# Viz
The `viz` subcommand builds the pipeline graph and serves an interactive visualization.
*Requires the `viz` feature.*
## CLI usage
```sh
# Start the interactive web server (default port 8080)
$ my_app viz
# Custom port
$ my_app viz --port 3000
# Export graph as JSON
$ my_app viz --output pipeline.json
# Export self-contained HTML file
$ my_app viz --export pipeline.html
```
## Interactive server
`my_app viz` starts an axum web server with:
| `GET /api/graph` | Full pipeline graph as JSON |
| `GET /api/dataset/{id}/html` | HTML snapshot for a dataset |
| `GET /api/status` | Current node/dataset execution status |
| `POST /api/status` | Receives live events from `VizHook` |
| `GET /ws` | WebSocket broadcast of live events |
| `GET /` | Embedded React frontend |
The frontend uses React + ReactFlow + dagre for a left-to-right DAG layout with:
- Node, dataset, and pipeline visual types
- Click-to-inspect dataset details (HTML preview, YAML config)

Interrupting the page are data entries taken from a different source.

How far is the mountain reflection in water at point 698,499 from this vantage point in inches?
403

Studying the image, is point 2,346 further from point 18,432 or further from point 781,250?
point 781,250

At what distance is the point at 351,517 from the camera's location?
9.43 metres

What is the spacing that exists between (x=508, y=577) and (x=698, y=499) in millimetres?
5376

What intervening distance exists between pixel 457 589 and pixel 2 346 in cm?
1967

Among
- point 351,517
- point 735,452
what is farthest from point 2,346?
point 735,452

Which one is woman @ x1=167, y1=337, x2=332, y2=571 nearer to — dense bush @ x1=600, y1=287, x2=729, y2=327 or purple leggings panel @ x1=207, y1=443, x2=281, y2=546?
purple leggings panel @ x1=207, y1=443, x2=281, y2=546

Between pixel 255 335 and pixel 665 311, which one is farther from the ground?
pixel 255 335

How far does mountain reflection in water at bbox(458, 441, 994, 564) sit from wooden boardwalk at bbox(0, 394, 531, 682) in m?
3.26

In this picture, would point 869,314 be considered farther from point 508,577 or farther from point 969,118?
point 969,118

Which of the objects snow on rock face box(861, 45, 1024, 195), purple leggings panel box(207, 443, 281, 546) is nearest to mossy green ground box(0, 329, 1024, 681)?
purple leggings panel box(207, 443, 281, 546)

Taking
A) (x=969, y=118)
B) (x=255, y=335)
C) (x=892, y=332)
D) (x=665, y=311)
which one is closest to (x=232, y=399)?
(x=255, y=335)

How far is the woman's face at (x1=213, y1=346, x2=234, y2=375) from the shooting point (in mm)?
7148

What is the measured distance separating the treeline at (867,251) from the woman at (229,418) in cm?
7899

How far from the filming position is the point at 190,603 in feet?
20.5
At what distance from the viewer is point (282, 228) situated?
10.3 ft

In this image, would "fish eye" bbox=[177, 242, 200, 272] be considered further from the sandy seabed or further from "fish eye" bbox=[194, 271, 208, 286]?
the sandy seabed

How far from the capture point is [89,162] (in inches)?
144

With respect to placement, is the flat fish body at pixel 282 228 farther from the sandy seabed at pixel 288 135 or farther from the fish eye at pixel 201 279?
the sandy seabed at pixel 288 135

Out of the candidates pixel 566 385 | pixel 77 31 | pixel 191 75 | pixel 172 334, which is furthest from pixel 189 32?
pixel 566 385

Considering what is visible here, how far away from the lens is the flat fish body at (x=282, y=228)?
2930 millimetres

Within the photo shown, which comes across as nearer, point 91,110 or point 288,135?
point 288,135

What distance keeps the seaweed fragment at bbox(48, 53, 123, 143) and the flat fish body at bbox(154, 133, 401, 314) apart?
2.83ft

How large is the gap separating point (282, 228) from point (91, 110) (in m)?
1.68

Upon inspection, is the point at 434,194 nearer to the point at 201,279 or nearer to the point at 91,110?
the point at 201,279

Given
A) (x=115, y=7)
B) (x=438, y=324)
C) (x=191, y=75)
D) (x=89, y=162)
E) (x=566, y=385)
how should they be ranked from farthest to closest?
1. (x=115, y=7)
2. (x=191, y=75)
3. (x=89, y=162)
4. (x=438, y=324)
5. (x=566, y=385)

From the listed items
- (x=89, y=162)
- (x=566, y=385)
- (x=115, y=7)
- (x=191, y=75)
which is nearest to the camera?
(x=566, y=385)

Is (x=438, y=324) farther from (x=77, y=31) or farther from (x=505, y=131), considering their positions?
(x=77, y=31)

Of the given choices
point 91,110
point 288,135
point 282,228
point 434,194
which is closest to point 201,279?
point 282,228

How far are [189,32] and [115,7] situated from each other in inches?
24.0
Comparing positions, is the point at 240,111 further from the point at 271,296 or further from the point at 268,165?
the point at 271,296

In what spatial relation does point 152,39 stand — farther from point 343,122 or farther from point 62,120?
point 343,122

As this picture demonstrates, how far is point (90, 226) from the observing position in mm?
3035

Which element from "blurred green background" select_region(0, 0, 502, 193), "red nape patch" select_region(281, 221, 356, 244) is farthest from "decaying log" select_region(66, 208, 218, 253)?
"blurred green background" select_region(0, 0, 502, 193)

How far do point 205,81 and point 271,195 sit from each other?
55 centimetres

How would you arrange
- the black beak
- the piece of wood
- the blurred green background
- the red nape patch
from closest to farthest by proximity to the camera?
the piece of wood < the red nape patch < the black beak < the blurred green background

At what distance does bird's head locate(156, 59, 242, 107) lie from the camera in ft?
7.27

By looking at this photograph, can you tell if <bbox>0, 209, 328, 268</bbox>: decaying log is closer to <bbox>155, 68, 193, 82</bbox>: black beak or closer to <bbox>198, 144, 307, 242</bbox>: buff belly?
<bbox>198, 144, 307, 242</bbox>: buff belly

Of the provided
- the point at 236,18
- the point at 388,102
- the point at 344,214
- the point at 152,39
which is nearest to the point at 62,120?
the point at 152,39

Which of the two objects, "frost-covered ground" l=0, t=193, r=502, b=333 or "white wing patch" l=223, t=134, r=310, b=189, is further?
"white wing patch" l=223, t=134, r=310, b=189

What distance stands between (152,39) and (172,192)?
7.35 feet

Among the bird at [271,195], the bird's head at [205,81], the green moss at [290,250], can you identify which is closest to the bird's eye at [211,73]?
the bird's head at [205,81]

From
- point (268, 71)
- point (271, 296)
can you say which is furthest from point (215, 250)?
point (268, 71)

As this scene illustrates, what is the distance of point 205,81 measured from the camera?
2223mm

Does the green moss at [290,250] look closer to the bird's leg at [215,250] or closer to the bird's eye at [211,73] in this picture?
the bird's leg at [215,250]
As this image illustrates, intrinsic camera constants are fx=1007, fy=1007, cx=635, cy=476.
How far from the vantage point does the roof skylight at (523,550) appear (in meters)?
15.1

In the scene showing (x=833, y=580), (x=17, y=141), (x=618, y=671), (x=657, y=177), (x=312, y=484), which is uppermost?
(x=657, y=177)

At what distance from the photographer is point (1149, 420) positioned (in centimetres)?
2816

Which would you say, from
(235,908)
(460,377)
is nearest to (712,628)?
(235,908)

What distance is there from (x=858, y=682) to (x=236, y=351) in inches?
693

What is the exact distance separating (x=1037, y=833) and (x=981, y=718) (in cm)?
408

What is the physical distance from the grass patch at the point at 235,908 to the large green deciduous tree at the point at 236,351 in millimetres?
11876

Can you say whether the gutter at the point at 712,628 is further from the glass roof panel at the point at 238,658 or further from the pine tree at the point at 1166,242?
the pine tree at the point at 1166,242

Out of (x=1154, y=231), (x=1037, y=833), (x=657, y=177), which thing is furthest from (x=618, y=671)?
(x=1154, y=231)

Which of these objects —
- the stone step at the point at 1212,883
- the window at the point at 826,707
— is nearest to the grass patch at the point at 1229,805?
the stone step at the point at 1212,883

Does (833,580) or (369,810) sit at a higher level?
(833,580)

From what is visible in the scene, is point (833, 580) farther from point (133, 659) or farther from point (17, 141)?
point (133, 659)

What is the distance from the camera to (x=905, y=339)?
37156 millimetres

- Left sidebar listing all nodes, datasets, and parameters
- Dark/light theme support
## Live execution status
To see real-time node status during pipeline execution:
1. Start the viz server: `my_app viz --port 8080`
2. In another terminal, run the pipeline with `VizHook`:
```rust,ignore
use pondrs::viz::VizHook;
App::from_yaml(..)?
.with_args(std::env::args_os())?
.with_hooks((LoggingHook::new(), VizHook::new("http://localhost:8080".into())))
.dispatch(pipeline)?;
```
The frontend shows live node status (idle/running/completed/error) and updates automatically via WebSocket.
## Static HTML export
`--export` produces a self-contained HTML file with the full graph and dataset snapshots embedded. No server needed — just open the file in a browser:
```sh
$ my_app viz --export pipeline.html
$ open pipeline.html
```
The export uses `vite-plugin-singlefile` to inline all JS/CSS into a single HTML file, and injects graph data via `window.__STATIC_DATA__`.
## JSON export
`--output` writes the `VizGraph` as JSON, useful for custom tooling:
```sh
$ my_app viz --output graph.json
```
## Graph name
The graph name shown in the frontend header is derived from the program name (first CLI argument, file stem only). For example, running `cargo run --example weather_app` sets the name to `weather_app`.